*What is expected*: Transcribe exactly the line that contains "content_type: image/svg+xml" and all lines following it to the end of the material below; omit everything else.
══════════════════════════════
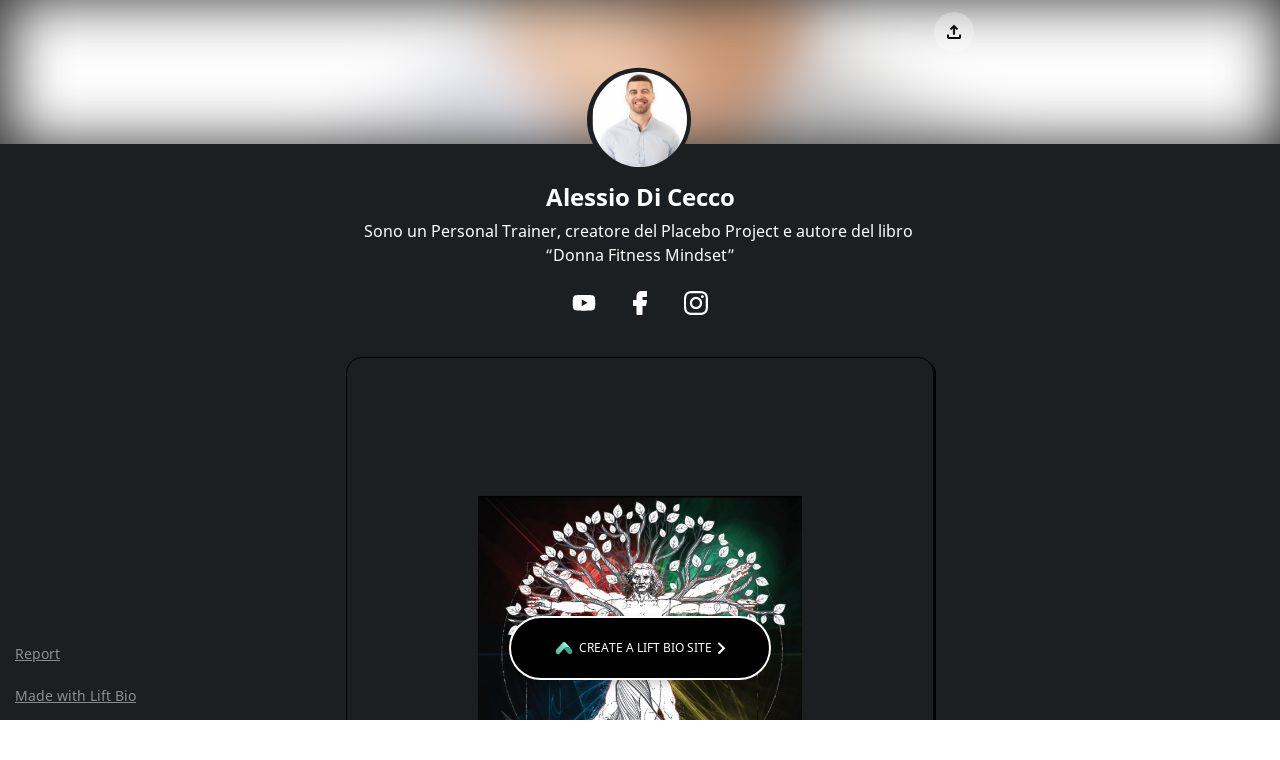

--- FILE ---
content_type: image/svg+xml
request_url: https://lift.bio/static/media/mask_circle.830bea43.svg
body_size: 231
content:
<svg xmlns="http://www.w3.org/2000/svg"  width="5000" height="144" fill="none" viewBox="0 0 5000 144"><path fill="#000" fill-rule="evenodd" d="M5000 0H0v144h2453a52 52 0 1 1 92 0h2455V0Z" clip-rule="evenodd"/></svg>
══════════════════════════════
*Reply to the exercise*:
content_type: image/svg+xml
request_url: https://lift.bio/static/media/mask_circle.830bea43.svg
body_size: 231
content:
<svg xmlns="http://www.w3.org/2000/svg"  width="5000" height="144" fill="none" viewBox="0 0 5000 144"><path fill="#000" fill-rule="evenodd" d="M5000 0H0v144h2453a52 52 0 1 1 92 0h2455V0Z" clip-rule="evenodd"/></svg>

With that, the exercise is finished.